Boomerguy2009, Male, 48, USA, Charlotte

I hate my father. And it isn't even his fault. Not directly, anyway. He died when I was six and ever since then he has been this mythical figure who never did wrong or screwed up or made a bad investment or cheated on his wife or ANYTHING.

I asked. I would beg and plead for anyone who knew him to tell me what he was really like. If he truly was the person they portray him to be he would have walked on water and had nails through his hands. It is like the mob: There is a veil I can't get through to the truth.

And he gave me his name. And it isn't a common name. Google my name and 95% of the references are to members of my immediate family.
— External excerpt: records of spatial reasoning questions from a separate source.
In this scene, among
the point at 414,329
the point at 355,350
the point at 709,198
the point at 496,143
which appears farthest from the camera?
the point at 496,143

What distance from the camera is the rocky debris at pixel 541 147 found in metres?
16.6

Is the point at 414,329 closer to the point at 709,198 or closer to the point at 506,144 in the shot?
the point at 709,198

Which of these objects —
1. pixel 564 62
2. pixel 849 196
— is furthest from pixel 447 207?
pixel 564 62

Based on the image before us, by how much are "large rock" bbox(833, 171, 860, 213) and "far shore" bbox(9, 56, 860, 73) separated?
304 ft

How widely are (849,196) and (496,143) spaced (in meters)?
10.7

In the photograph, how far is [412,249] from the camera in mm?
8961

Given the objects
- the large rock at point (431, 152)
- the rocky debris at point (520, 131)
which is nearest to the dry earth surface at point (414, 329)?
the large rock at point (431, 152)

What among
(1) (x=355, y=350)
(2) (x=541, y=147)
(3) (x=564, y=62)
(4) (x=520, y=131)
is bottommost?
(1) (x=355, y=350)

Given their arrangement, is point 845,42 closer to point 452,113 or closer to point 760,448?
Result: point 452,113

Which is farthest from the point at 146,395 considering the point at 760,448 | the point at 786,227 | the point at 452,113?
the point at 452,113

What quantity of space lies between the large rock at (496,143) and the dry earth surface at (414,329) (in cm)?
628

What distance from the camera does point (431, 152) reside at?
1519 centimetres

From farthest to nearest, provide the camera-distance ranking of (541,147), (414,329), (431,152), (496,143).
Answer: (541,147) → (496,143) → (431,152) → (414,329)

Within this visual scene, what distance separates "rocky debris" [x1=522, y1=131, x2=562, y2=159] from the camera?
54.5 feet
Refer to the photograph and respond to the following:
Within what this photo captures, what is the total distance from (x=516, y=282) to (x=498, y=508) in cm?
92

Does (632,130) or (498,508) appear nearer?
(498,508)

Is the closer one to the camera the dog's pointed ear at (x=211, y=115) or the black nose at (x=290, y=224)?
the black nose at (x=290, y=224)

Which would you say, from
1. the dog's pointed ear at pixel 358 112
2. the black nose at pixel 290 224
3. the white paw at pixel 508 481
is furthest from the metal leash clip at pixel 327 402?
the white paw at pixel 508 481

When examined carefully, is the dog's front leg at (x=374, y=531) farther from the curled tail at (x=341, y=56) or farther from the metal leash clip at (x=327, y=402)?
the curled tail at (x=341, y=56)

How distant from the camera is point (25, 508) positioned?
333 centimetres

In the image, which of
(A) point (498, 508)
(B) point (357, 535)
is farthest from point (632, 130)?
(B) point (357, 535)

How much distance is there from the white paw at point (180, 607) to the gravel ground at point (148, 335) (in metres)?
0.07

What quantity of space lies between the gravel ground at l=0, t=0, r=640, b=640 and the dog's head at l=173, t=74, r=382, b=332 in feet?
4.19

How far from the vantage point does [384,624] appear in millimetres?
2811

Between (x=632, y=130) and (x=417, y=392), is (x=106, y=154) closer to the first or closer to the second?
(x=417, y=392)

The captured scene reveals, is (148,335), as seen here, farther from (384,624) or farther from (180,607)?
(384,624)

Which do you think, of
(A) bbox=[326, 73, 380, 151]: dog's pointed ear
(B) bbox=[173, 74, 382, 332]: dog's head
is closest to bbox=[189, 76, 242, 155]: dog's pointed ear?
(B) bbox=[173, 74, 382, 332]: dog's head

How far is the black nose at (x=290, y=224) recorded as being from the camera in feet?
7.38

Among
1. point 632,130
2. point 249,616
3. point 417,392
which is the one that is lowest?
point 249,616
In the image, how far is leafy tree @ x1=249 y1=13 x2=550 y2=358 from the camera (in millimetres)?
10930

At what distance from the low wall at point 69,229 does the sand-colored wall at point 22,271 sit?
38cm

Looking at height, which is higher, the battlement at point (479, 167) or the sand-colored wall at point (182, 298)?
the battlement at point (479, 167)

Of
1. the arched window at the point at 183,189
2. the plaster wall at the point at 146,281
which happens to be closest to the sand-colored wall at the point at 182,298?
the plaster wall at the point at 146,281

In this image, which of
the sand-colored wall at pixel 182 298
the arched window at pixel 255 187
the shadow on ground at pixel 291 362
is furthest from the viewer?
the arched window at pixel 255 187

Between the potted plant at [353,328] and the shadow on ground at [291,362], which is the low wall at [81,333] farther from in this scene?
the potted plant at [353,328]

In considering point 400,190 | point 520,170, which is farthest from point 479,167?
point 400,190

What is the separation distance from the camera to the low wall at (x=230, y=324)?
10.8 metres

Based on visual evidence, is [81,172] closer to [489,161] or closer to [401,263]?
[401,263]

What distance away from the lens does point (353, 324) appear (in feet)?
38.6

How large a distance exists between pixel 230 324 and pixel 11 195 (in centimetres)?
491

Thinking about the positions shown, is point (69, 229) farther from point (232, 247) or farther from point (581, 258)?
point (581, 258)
So I am stuck with a name I hate that people don't "hear" and I have to explain how I got it and it is the name of a person with whom I can not compare myself.

Give me a break. Every time I see my name online or in print or anywhere I am reminded of him. How does it feel to be measured against something every day and know that you come up short? I can tell you since that is how I feel.

So I hate my dad. I didn't give my name to my sons because I don't wish that on anyone. Then again, compared to me they will look pretty good, even if they fail at everything they do.

People ask "Who do you want to meet in heaven?" They don't ask "Whose ass do you want to kick in heaven?" I think we all know my answer to that one.